Now there was nothing but earth, brown stems, brown canes with thorns for me to avoid. Buds on the canes that showed where there would eventually be small white flowers. And stones.

I sat on one of the stones. The waste was higher up than the rest of the country, so I could see all around: on one side down to Shadow, on the other down in the direction of Mrs. Moths’ house. I could see all the farms, the neatly plowed earth ready for seeds, the straight hedges. But up on the waste, nothing was straight, nothing was neat. It was all wild and tangled. The wind began to tangle my hair as well.

“Do you like it here?”

He was a pale ghost-version of himself, sitting on the rock beside me. I could see the sky through him.

“I do. I like it a lot.

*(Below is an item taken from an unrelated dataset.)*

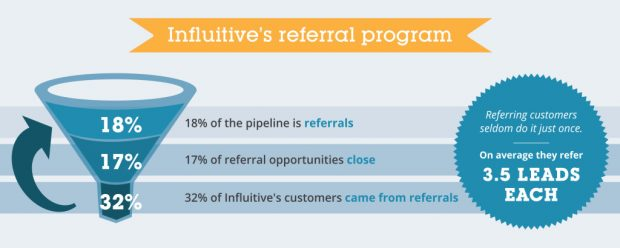 Influitive's Referral Program Funnel | 3 Things You Should Know About Advocate Marketing According to an Expert | Hootsuite Blog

It’s peaceful.”

“Not pretty.”

“It doesn’t need to be pretty. I think I like the places that aren’t pretty best, anyway.”

He was silent for a while, then said, “You seem sad.”

“I am,” I said. “I am sad. I came here because I lost something.”

“What did you lose?” he asked.

“Oh, a friend.” I surreptitiously wiped my eyes. I didn’t want him to see that.

He began to wave his hands, as though he were conducting an invisible symphony. In front of him, in the air, an image formed: a man, eyes closed. With the living tree around him, the layers of bole and bark. He was so pale, as though dead although I knew he was not dead.

“Is that your friend?” he asked. “The one you’re sad about?  I found him in your head.”

“Yes, that’s my friend.” I looked at him, so pleased with himself. And then at the man in the tree, his double down to the slant of the cheekbones.

“What’s his name?”

“That I can’t tell you,” I said.

“Because you don’t know it?” Oh, I knew it. How well I knew it. As well as I knew my own name. “Maybe I can guess. Is it Rumplestiltskin?”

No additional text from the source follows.